I tried just doing something like this model2.feature_importances_ = model1.feature_importances_ but it just threw an error at me saying AttributeError: can't set attribute 'feature_importances_'. Which is expectable.


Solution

  • I think you are confusing the feature_importances_ property with feature_weights parameter in xgboost.


    Feature importances are a post-statistic not a model parameter

    Feature importance is a post-statistic that is calculated in different ways such as mean decrease in impurity, feature permutation, etc. The goal of these statistics is to give a relative sense of which features were a better predictor for the prediction task at hand.

    An example of a popular feature_importance_ statistic is called Gini importance.

    The importance of a feature is computed as the (normalized) total reduction of the criterion brought by that feature. It is also known as the Gini importance. Details here.

    feature_importances_ is a property which is calculated and saved as part of the model class instance after the model.fit() method is called. You can NOT overwrite this attribute and even if you could, it would not allow you to make any changes to the model training like you are expecting.


    Feature weights can help "prioritize" a given feature during training

    What you need is feature_weights parameter, which is a part of the xgboost.XGBRegressor.fit and the xgboost.XGBClassifier.fit.

    feature_weights (Optional[Any]) – Weight for each feature, defines the probability of each feature being selected when colsample is being used. All values must be greater than 0, otherwise, a ValueError is thrown.

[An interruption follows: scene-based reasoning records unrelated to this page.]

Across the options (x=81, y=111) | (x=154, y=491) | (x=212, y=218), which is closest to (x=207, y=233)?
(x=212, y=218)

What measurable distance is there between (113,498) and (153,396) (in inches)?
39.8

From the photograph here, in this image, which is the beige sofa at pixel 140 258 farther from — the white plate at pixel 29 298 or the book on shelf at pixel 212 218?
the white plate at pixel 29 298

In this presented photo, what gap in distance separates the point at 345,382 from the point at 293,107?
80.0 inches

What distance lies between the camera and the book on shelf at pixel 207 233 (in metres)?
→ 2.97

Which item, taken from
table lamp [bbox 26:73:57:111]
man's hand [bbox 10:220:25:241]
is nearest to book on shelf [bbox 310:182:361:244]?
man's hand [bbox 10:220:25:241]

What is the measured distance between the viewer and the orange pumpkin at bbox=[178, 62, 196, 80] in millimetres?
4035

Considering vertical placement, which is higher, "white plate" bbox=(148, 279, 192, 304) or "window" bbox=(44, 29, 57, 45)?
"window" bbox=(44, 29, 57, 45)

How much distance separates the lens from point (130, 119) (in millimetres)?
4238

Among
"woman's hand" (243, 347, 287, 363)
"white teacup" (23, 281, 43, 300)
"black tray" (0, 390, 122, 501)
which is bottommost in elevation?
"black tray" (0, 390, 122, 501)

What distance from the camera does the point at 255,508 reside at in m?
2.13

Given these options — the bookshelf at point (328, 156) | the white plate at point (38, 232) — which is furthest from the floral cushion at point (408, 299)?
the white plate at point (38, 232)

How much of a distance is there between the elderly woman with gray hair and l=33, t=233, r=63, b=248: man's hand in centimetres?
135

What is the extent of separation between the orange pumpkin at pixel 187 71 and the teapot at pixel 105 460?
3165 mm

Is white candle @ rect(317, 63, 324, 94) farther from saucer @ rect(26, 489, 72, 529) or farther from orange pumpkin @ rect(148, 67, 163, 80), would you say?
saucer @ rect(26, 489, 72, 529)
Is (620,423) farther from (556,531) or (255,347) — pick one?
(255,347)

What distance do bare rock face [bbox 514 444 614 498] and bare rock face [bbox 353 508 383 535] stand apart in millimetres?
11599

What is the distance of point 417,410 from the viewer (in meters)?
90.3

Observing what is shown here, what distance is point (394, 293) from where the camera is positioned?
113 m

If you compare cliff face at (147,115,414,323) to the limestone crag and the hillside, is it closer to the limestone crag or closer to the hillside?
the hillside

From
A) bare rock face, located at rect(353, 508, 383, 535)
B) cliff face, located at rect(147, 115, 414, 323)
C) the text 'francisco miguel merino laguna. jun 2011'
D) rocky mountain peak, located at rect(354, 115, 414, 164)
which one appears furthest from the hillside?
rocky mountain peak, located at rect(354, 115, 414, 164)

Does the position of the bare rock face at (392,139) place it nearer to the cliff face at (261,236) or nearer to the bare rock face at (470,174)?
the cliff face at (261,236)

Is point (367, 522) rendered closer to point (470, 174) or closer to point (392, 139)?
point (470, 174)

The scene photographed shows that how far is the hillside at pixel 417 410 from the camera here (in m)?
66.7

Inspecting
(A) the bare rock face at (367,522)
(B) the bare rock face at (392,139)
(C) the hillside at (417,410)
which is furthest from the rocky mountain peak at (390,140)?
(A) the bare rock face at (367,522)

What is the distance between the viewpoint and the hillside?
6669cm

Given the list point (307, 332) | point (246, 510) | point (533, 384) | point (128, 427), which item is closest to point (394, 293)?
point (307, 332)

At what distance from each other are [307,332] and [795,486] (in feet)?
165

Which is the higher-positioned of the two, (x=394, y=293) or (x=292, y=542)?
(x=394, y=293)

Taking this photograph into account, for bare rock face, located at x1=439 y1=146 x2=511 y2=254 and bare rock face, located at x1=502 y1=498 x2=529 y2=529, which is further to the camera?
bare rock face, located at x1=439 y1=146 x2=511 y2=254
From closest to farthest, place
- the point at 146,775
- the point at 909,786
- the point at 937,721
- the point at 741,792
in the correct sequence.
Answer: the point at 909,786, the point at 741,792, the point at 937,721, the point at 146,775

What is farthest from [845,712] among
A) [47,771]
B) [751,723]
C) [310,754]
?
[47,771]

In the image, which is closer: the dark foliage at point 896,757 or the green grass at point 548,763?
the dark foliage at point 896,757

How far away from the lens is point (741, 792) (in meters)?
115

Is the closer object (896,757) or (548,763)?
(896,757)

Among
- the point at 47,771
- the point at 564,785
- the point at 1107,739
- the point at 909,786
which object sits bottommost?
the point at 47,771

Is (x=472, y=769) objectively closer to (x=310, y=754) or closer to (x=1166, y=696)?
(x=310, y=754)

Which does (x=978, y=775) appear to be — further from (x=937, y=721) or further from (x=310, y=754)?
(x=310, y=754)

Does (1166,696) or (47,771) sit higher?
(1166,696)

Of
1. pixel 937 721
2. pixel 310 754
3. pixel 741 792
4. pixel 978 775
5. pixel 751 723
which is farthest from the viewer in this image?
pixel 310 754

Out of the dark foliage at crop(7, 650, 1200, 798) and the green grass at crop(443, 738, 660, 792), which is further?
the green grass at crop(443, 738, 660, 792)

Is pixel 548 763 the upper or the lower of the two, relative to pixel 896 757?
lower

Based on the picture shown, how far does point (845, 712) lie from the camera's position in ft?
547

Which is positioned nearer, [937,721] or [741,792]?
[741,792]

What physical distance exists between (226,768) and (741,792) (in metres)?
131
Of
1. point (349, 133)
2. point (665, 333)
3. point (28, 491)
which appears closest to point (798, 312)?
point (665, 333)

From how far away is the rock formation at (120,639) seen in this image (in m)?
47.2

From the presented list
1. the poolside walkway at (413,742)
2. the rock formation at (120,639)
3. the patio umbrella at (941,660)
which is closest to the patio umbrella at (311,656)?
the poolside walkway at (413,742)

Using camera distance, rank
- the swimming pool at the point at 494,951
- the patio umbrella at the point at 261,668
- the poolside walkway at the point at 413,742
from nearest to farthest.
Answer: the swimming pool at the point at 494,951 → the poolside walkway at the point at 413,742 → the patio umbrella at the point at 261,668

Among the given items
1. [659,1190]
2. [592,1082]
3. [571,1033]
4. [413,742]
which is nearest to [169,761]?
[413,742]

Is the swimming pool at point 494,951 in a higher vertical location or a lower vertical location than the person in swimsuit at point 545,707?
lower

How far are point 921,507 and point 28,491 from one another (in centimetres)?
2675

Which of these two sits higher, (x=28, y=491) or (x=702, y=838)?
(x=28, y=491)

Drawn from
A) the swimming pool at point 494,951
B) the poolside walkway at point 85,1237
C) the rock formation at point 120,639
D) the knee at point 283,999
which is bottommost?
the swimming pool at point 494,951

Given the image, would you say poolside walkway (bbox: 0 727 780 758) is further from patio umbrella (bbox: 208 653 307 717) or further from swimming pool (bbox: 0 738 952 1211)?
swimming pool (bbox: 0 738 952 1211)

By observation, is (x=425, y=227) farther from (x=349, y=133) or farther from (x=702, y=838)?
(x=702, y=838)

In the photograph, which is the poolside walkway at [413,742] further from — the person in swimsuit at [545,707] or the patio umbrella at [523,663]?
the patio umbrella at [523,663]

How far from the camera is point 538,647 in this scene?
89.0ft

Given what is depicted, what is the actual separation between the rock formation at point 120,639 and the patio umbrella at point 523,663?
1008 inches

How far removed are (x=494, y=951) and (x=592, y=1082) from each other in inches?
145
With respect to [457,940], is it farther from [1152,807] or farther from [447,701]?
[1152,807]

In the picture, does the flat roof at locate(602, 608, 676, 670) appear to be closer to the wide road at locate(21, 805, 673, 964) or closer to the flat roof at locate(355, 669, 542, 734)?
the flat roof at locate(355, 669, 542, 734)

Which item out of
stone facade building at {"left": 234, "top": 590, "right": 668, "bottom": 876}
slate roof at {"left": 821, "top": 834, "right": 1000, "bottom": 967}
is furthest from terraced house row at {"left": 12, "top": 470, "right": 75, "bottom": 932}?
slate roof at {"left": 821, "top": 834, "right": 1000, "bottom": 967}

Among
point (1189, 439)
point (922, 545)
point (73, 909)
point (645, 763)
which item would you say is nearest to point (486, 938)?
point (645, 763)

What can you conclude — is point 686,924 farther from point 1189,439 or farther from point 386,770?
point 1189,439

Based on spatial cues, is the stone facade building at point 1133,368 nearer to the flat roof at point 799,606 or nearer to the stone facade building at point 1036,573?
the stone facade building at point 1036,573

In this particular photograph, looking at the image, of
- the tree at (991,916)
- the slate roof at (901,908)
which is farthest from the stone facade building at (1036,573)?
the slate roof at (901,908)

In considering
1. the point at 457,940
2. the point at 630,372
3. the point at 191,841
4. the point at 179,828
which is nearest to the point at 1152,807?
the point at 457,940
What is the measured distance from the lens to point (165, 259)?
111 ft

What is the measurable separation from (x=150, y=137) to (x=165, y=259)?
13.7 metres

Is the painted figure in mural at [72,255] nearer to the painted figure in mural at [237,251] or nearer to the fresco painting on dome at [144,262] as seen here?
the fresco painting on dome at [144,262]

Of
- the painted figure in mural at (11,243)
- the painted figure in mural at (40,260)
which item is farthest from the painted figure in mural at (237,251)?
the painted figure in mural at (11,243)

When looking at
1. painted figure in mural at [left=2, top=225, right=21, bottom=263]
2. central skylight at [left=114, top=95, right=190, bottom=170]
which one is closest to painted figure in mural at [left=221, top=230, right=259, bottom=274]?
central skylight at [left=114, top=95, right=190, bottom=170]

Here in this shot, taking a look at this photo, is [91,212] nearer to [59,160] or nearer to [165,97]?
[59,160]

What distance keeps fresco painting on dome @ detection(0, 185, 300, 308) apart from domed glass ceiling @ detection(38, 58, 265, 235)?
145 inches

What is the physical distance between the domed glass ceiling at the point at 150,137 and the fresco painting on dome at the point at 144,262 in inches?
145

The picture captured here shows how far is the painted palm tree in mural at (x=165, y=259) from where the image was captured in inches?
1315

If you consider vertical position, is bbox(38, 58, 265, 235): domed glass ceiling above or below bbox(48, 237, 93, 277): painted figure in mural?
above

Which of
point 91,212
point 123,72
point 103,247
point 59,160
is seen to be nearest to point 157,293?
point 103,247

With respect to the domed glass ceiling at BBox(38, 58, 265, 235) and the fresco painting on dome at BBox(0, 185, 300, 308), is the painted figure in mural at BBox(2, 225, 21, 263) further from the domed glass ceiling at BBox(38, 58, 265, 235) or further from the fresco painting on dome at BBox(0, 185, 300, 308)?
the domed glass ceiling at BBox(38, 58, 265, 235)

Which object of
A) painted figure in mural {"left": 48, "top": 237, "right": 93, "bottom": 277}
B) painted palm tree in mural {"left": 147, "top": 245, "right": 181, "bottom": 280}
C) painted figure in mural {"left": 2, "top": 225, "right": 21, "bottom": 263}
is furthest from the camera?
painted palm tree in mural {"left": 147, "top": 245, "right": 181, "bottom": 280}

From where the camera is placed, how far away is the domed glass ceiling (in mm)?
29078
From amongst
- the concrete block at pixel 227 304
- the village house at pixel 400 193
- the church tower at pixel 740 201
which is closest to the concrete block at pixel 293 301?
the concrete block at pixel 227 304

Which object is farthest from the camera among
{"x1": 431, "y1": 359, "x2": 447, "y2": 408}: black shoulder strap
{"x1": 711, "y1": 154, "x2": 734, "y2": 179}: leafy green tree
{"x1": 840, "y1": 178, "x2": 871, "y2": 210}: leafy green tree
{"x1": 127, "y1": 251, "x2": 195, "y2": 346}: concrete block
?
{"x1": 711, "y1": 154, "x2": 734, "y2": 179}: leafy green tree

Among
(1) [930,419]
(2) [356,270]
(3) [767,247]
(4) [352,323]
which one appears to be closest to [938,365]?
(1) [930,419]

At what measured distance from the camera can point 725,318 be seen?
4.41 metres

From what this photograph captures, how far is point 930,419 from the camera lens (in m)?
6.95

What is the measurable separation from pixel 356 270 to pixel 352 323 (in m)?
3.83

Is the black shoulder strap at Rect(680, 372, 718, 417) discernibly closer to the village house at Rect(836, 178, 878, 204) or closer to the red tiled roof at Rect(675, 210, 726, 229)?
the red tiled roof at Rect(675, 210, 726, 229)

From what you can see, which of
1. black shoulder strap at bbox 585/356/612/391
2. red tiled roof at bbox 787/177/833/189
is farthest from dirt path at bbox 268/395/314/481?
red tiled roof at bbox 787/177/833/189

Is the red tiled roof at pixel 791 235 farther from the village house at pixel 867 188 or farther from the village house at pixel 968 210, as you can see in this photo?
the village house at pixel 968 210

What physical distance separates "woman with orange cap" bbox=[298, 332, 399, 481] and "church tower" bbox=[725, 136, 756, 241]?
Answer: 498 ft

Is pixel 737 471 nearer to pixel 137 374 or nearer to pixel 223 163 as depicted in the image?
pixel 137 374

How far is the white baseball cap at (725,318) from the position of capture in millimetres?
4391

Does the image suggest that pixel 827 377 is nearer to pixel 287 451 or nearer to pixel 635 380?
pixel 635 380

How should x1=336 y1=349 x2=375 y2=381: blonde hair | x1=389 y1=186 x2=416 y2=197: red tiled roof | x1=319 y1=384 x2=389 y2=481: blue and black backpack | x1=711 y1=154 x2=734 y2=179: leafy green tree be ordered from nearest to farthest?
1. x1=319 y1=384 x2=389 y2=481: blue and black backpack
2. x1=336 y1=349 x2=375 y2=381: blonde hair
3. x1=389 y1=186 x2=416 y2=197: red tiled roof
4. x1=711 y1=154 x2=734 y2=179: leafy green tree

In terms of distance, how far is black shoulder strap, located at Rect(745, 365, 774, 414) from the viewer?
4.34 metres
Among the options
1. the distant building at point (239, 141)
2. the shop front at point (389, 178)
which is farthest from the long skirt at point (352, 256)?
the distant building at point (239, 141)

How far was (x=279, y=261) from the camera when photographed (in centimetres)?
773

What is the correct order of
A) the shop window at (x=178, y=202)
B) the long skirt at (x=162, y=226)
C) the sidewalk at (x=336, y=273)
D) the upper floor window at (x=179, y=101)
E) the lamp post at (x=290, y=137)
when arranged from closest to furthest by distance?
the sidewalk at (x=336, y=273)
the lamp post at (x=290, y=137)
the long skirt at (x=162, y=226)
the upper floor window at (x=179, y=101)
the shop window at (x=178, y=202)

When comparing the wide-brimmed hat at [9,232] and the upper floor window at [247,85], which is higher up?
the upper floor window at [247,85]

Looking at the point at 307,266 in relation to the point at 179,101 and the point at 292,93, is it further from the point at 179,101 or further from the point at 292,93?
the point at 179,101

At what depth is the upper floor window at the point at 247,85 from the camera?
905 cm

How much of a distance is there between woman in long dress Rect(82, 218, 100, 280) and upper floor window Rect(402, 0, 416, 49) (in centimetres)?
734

    Read more details on feature_weights here. You have to make sure you use any of the colsample_* parameters in the model instantiation and then pass your feature_weights for each feature as an array to the .fit() methods. By default, each of the feature_weights are set to 1.

    Here is an example of the usage of these paramters.

    from xgboost import XGBClassifier
    from sklearn.datasets import load_iris
    from sklearn.model_selection import train_test_split
    
    #Load data
    data = load_iris()
    X_train, X_test, y_train, y_test = train_test_split(data['data'], 
                                                        data['target'], 
                                                        test_size=.2)
    
    #Train model
    xgb = XGBClassifier(n_estimators=5, 
                        objective='binary:logistic', 
                        colsample_bytree = 0.7)                 #<--------
    
    feature_weights = np.array([0.5, 0.3, 0.8, 0.1])            #<--------
    xgb.fit(X_train, y_train, feature_weights=feature_weights)  #<--------
    
    
    preds = xgb.predict(X_test)
    xgb.feature_importances_
    
    array([0.09477486, 0.03003547, 0.77826285, 0.09692684], dtype=float32)
    

    Can you use the feature_importances_ from a previous model as feature_weights?

    As long as your understand ...

    1. how the colsample_* parameters use these feature_weights for sampling/prioritizing specific columns,
    2. that feature_importances_ are not probabilities, and feature_weights are probabilities (don't need to sum up to 1 but have to be > 0),

    ... I don't see why not.

    You can pass feature_importances_ from say a previously run random forest model as feature priority for the xgboost model using the colsample_* and feature_weights parameters. After the model training, you can pull your new "mutated" feature_importances_. Be careful of comparing these feature_importances_ across models thought.